Dans les années 1960, les femmes au foyer américaines se mettent aux abdos-fessiers afin de devenir belles et fines pour leur mari, comme le raconte l’historienne Shelly McKenzie dans Getting Physical: The Rise of Fitness Culture in America. Mais ça, c’était avant Jane Fonda, «une icône qui a attiré [au début des années 1980] un très grand nombre de femmes dans les clubs de fitness naissants, créant un boom dans les statistiques de pratique féminine du sport», explique Oumaya Hidri Neys.
Pour aller encore plus loin dans le féminisme inclusif, l’organisation We Are Yogis propose aujourd'hui des cours de «Pink Yoga» et souhaite offrir un safe space à destination des publics LGBT+. Elle donne également des cours aux migrants et en langue des signes –c’est pas le sujet, mais ça aurait été dommage de ne pas vous le dire.
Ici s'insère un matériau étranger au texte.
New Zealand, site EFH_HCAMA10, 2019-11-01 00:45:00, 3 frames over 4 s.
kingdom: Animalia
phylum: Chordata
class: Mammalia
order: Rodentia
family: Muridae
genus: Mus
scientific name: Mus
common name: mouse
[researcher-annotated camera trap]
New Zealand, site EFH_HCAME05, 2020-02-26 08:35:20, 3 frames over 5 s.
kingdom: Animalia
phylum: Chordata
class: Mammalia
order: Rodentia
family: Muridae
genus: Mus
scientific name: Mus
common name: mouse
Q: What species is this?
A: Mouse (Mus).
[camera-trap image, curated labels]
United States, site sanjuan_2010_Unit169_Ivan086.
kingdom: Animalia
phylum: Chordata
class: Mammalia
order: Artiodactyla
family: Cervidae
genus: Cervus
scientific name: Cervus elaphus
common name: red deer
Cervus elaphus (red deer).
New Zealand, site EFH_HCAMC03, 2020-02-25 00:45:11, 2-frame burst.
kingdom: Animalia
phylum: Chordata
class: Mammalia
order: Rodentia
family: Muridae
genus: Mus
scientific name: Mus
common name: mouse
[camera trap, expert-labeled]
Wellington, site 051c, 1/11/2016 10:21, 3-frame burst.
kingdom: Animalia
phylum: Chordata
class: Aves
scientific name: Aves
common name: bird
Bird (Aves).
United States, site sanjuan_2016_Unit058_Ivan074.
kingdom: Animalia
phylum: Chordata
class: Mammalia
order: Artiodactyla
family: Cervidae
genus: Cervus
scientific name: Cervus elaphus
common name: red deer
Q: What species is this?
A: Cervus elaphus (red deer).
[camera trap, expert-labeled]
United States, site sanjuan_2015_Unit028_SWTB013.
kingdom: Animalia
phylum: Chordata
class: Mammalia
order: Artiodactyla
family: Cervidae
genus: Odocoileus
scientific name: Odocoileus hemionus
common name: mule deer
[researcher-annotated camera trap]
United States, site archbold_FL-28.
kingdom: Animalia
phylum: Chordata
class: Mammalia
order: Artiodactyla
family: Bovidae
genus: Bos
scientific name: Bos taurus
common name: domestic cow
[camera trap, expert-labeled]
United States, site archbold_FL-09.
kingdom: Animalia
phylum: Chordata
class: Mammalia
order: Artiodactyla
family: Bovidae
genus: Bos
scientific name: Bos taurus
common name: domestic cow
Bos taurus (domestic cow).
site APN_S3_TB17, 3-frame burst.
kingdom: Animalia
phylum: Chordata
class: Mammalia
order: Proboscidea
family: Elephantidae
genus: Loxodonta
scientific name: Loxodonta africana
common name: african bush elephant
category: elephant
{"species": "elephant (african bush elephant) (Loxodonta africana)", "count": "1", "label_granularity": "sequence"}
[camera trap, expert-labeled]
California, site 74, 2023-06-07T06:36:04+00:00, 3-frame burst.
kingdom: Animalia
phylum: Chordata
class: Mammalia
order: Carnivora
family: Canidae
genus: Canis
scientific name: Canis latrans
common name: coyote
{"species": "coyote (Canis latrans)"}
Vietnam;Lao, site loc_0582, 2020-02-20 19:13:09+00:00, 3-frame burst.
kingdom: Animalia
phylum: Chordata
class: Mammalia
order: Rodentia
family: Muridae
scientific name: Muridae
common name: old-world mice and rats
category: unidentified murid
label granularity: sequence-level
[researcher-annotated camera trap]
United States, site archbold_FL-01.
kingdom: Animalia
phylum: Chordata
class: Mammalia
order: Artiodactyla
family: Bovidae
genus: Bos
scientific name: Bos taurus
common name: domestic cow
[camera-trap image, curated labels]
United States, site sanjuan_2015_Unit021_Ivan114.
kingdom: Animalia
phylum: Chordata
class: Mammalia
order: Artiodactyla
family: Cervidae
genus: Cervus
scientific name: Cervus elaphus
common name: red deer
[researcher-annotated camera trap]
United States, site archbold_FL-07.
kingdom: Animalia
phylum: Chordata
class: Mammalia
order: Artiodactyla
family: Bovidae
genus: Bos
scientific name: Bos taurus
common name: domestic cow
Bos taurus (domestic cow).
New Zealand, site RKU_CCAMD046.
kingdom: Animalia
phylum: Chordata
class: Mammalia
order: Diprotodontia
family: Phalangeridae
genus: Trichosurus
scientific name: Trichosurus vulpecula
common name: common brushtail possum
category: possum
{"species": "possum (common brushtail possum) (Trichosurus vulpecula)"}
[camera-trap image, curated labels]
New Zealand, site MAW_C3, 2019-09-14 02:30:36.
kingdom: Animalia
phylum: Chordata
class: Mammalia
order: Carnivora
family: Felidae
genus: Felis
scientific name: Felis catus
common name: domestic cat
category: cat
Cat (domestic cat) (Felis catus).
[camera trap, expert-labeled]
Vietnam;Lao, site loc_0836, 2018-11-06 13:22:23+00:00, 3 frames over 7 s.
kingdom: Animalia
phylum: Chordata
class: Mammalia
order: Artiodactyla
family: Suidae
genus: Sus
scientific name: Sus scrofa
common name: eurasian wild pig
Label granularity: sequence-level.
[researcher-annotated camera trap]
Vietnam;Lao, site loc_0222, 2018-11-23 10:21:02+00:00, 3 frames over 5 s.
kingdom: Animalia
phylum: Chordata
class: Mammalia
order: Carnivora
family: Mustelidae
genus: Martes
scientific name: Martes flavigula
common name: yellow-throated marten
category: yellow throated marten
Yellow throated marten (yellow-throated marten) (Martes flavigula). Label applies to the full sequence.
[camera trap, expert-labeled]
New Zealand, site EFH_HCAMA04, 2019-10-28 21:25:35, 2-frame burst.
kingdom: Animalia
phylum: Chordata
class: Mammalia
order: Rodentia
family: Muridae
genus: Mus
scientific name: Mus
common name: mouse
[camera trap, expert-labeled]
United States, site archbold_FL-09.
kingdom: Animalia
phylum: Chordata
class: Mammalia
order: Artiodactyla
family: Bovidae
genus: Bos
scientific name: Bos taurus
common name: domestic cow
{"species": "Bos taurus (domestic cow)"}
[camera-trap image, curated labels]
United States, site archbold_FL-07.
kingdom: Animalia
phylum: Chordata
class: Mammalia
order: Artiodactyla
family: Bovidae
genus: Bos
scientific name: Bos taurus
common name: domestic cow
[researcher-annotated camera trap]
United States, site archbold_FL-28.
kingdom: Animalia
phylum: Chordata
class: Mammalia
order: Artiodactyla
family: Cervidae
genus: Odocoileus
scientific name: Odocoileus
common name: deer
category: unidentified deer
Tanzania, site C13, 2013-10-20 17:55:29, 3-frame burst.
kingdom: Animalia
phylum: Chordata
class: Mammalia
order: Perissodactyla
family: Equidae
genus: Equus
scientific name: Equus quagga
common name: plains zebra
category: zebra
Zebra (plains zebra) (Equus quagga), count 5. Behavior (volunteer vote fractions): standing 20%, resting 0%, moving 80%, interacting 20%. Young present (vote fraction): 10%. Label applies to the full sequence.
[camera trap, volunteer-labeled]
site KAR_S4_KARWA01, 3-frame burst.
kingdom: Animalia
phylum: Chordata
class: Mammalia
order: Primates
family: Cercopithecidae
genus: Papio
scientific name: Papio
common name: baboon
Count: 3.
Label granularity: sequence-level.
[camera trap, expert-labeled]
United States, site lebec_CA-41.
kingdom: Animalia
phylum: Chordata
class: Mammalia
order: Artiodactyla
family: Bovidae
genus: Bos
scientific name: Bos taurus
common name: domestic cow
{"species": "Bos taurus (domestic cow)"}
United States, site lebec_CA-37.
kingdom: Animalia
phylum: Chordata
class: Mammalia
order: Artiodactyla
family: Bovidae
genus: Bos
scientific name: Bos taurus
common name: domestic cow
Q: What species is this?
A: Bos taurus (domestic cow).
Le crossfit est plus égalitaire que les entreprises du CAC40
Haltérophilie, mouvements de gym et exercices cardio-vasculaires (#icantbreathe): le crossfit n’est pas qu’une affaire de gros bras, mais aussi d’égalité entre les sexes.
C’est l’une des championnes de la discipline, l’Islandaise Katrin Davidsdottir, qui en parle le mieux. Dans un article pour Motto, elle explique qu’en crossfit, hommes et femmes font «tous la même chose […], il n’y a pas la peur que la femme devienne “trop forte”».
«Mouvements identiques, salaires égaux, participants mixtes, coachs hommes ou femmes: en traitant la gent féminine comme une égale totale de l’homme, le crossfit a révolutionné la manière dont les femmes s’entraînent», confirme Daniel Kunitz, journaliste et auteur de Why The Pain? What’s The Gain?.
D’ailleurs, parmi les noms qui pèsent le plus lourd dans le game, on retrouve la Canadienne Camille Leblanc-Bazinet (1,2 million de followers sur Instagram) au coude-à-coude avec l'Américain Rich Froning (1,1 million).
La barre au sol a été un outil de libération sexuelle
«Un mélange de modern ballet, de yoga, d’exercices orthopédiques et de sexe.» Là, tout de suite, vous avez du mal à percuter. Pourtant, c’est avec ces mots que Lydia Bach décrivait la barre au sol à un journaliste du New York Times, en 1972. La jeune femme n’est autre que l’élève de Lotte Berk, danseuse allemande qui inventait la pratique une décennie plus tôt.
Avant d’investir toutes les salles de fitness du monde, la discipline était avant tout érotique, comme le rappelle un récent papier de The Cut. Dans ses cours, le lever de jambe s’appelait «the prostitute» [la prostituée] et le relevé de bassin «the naughty bottom» [le derrière coquin]. Objectif: apprendre aux femmes à trouver leur plaisir –et maîtriser leur périnée.
Si aujourd’hui, cela vous paraît so la-révolution-sexuelle-de-votre-grand-mère, les magazines féminins ont pu à l’époque promouvoir ces exos pour améliorer la vie sexuelle des lectrices.